En casa de mis padres nunca se habló de la guerra hasta que fuimos mayores y casi siempre de pasada. Lo más que llegaban a decir es "no sabéis lo que es una guerra". De hecho el episodio que antes he narrado, me lo contaron cuando ya era más que un adolescente. Mi padre tampoco hablaba nunca de la muerte de su hermano Paco en el frente de Oviedo y cuyo cadáver nunca apareció a los pies del Naranco de Bulnes, ni de lo que sabía, por su amistad con los Rosales sobre la muerte de García Lorca. Dos o tres años antes de morir, mi padre entró en un proceso de demencia senil y empezó a llamarme Paco. Yo no lograba saber el motivo de aquello, pero lo aceptaba, esperando una solución algún día. Y llegó ese día. Manolo Cascales, director a la sazón del Museo de Antequera, me llamó para contarme que estaba preparando el catálogo razonado de la obra del pintor antequerano José María Fernández, y que había encontrado una carta en la que hablaba de un retrato realizado, a pesar de su falta de inspiración y del cual estaba muy orgulloso, de alguien muerto en la guerra. Por los datos que me dio, comprendí que mi padre había perdido la cabeza, pero había recuperado a su hermano desaparecido. Fui a la biblioteca a mirar el cuadro y comprobé el parecido entre mi tío y yo. Cuento esto en relación con la recuperación de la memoria histórica. Si vamos a recuperarla, tendremos que ser todos, no solo la mitad.

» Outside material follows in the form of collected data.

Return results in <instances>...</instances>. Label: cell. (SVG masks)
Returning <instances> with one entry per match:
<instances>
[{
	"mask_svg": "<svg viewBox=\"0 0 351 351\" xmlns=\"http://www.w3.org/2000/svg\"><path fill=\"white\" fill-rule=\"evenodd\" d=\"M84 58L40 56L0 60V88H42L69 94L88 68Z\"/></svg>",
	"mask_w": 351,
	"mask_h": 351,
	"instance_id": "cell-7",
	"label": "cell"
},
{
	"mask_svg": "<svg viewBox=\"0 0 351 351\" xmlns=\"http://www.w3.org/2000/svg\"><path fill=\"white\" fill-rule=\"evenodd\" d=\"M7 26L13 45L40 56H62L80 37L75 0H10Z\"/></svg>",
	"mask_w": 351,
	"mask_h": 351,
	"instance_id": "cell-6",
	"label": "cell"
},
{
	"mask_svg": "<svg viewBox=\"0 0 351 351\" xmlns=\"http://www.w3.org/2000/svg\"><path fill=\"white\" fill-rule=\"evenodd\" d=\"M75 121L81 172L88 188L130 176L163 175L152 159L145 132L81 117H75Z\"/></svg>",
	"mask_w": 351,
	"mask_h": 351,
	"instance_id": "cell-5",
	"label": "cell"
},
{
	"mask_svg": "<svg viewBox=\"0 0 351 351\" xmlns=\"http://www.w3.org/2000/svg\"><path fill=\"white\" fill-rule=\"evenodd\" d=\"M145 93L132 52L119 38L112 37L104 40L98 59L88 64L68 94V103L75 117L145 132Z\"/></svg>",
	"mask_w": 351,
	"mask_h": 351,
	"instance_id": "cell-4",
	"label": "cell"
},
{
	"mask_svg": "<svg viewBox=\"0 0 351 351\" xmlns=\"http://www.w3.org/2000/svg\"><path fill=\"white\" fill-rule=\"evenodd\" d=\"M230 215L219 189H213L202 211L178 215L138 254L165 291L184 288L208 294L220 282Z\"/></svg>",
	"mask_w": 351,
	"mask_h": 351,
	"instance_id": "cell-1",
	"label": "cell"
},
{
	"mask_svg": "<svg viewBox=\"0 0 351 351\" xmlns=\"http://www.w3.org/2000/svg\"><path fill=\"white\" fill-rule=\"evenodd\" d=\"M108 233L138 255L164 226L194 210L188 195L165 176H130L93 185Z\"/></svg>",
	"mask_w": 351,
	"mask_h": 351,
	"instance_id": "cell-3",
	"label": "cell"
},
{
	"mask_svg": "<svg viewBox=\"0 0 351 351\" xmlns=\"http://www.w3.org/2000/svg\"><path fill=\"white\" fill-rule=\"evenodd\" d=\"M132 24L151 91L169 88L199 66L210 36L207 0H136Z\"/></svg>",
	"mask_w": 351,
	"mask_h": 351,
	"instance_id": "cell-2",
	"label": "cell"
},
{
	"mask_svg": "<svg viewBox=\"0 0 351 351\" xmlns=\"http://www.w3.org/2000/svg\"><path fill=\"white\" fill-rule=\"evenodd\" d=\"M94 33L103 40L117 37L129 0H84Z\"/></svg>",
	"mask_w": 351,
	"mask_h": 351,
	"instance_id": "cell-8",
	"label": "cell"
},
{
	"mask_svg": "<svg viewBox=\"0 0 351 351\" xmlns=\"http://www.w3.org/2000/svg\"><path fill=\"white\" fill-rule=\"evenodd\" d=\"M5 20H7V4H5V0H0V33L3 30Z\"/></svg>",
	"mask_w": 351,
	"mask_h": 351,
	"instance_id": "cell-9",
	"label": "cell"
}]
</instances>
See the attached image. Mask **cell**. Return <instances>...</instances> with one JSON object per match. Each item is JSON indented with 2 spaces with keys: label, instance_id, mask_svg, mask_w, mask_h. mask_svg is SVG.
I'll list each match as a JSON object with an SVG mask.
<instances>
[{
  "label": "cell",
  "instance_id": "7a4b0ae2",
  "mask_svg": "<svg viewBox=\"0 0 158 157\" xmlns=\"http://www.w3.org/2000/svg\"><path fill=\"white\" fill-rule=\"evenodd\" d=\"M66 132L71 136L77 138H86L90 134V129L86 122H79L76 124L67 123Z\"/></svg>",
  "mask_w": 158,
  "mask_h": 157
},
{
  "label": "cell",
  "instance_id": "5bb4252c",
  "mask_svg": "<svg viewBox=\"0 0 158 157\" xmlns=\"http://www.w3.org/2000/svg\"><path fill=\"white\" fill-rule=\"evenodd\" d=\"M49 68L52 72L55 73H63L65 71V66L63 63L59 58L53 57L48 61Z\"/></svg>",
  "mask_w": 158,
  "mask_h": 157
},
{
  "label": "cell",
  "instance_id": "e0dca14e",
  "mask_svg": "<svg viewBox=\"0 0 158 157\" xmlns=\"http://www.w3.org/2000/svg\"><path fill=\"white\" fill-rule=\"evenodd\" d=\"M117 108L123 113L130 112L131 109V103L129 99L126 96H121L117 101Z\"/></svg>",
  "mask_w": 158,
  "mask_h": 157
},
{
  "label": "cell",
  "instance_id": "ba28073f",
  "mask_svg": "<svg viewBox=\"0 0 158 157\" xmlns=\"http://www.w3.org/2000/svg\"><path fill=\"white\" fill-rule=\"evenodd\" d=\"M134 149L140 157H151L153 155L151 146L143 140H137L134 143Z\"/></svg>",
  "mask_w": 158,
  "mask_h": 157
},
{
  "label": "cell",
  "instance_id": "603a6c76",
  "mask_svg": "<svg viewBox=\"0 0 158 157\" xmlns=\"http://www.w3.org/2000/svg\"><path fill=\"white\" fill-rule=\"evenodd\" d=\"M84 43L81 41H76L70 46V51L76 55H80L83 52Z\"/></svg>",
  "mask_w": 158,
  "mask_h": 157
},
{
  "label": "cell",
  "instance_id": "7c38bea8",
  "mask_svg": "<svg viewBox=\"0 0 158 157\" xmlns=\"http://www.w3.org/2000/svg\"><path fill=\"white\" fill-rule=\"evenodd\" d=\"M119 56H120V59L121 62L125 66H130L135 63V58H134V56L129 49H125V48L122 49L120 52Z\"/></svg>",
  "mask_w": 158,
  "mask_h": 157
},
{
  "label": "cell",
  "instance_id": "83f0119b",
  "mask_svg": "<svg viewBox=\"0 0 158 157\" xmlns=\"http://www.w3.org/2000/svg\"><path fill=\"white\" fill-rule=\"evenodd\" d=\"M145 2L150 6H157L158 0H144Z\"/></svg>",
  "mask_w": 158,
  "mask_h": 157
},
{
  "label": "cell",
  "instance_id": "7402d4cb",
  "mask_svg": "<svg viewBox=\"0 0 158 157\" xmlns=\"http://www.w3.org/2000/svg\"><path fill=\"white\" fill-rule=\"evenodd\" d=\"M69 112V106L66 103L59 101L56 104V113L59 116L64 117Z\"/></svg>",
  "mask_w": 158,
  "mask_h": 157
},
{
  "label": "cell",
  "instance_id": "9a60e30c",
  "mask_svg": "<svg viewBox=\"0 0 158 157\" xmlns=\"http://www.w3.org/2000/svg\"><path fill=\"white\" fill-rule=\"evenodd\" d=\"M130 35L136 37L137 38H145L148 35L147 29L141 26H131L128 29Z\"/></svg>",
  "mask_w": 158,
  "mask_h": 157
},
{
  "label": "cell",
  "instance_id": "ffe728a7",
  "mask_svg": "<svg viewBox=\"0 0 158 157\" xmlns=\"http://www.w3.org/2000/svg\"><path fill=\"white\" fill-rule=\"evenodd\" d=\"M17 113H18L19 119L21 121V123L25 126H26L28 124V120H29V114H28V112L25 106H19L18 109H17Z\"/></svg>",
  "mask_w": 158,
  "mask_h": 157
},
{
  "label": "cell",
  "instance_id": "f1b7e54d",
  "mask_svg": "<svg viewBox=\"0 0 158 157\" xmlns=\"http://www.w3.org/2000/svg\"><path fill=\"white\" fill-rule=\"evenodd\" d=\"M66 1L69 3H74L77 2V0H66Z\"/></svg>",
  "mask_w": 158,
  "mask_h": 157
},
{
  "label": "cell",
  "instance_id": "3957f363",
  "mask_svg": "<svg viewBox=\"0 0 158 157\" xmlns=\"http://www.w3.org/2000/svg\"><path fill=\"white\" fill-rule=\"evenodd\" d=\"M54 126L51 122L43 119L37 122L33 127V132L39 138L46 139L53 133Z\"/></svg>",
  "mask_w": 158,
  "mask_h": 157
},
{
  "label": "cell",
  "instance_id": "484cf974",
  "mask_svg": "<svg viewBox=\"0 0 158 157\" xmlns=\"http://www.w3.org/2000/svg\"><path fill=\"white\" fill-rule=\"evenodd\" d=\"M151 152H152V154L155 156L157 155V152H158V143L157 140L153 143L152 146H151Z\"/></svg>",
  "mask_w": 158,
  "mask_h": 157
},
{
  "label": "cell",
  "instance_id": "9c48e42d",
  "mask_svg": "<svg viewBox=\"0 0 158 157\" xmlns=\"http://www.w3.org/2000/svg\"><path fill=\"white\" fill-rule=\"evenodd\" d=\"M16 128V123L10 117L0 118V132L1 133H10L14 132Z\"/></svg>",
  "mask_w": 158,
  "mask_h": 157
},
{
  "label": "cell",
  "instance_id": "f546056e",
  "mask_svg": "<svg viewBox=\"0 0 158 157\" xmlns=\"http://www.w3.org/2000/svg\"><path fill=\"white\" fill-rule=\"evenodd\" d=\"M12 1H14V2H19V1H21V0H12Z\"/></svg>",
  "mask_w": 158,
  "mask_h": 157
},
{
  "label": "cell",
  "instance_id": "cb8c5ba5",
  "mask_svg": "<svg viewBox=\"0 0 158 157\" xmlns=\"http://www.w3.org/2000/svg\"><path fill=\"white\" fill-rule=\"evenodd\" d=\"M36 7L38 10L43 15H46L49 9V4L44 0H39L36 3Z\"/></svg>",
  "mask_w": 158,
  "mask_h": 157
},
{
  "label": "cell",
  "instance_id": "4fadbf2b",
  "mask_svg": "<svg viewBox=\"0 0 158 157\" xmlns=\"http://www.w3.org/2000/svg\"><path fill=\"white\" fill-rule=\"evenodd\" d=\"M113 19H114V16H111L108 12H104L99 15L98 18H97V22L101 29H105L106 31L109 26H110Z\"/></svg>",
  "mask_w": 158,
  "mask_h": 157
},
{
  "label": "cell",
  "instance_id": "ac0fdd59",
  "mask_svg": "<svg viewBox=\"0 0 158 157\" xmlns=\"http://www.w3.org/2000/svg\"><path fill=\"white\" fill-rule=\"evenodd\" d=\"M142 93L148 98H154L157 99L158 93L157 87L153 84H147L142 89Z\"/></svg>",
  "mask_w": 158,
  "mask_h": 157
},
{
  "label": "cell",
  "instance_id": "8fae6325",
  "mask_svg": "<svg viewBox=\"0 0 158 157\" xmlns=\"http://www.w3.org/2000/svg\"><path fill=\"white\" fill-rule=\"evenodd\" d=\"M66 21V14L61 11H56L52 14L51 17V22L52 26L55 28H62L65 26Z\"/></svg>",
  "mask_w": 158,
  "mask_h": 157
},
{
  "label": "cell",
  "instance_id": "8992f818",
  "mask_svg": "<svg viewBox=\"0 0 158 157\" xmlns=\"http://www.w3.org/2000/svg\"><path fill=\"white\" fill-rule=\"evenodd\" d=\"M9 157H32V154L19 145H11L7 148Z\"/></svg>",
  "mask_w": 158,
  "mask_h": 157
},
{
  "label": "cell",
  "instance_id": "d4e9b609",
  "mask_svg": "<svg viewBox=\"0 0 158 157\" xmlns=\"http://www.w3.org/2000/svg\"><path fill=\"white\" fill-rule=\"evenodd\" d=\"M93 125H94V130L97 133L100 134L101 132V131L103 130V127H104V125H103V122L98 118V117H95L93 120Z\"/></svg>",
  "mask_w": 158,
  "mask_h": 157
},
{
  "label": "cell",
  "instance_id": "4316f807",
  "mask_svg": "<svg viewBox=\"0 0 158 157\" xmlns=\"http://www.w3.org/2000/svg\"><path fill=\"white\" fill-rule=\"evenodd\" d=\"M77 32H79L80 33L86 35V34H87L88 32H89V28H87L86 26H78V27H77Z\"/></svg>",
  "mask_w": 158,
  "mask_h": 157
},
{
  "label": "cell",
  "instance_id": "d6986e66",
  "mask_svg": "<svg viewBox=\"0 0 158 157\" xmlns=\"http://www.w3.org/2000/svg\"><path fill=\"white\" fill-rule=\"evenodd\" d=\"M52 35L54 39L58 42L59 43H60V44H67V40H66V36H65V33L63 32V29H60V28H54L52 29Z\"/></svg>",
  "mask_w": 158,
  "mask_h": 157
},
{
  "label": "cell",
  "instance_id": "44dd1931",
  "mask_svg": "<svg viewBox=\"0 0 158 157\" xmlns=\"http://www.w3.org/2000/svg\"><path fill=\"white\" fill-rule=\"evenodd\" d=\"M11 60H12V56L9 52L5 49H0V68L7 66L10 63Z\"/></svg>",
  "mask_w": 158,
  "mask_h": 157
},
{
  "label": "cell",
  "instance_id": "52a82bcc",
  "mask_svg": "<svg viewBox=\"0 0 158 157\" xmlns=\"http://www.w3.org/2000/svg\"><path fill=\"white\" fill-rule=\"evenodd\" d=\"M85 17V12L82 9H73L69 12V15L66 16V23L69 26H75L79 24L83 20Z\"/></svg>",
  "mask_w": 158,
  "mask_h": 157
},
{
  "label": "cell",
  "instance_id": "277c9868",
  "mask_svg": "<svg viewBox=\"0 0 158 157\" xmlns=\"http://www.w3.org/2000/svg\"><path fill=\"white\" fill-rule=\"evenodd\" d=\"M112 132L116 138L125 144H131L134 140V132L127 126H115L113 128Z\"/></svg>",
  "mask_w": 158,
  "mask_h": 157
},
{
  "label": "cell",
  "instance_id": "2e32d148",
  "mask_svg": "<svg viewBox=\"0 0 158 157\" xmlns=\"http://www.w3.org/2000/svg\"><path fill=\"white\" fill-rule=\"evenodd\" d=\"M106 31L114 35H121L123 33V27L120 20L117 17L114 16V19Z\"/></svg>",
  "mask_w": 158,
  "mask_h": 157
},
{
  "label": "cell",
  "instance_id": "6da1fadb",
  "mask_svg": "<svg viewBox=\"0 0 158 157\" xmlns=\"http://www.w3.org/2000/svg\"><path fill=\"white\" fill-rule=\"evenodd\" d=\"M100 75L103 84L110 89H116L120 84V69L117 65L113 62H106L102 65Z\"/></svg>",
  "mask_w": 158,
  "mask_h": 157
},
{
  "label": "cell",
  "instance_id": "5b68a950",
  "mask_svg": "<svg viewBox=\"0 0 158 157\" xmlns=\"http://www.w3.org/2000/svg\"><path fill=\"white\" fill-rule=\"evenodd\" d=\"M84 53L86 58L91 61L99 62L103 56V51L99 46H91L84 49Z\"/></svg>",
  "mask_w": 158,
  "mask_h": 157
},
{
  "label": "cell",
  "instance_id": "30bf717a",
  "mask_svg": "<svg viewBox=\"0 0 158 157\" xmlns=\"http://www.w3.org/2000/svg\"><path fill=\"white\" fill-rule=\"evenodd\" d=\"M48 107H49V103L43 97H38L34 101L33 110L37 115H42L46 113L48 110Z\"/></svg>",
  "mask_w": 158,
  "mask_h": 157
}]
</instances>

El paraíso ardió y el ángel de la muerte extendió sus alas sobre la pobre, indefensa, analfabeta y desgraciada población de Málaga. Las cenizas tardaron mucho tiempo en desaparecer. Más aún, porque la entrada de los vencedores, suponiendo que haya vencedores en una guerra entre compatriotas, no solo no ayudó a cerrar las heridas, sino todo lo contrario: al terror con el terror, al fuego con el fuego y al odio con el odio. Todo esto parecía, si no olvidado, si al menos, perdonado, pasada la página. Superado el invierno de nuestra desventura. Sepultadas las nubes de la tormenta en las hondas entrañas del océano. Algunos insensatos, muchos ignorantes, algún imbécil y, casi con toda seguridad, varios intencionadamente criminales intentan atizar los rescoldos de las cenizas, prender de nuevo el fuego del odio y reabrir las heridas. Si en el corazón de nuestra nación enferma y doliente sigue latiendo un último estertor, hay que decir ya, alto, claro y ahora, nunca más. No contéis con nosotros. Queremos seguir siendo libres y viviendo en paz. No volveremos a enfrentarnos nunca más.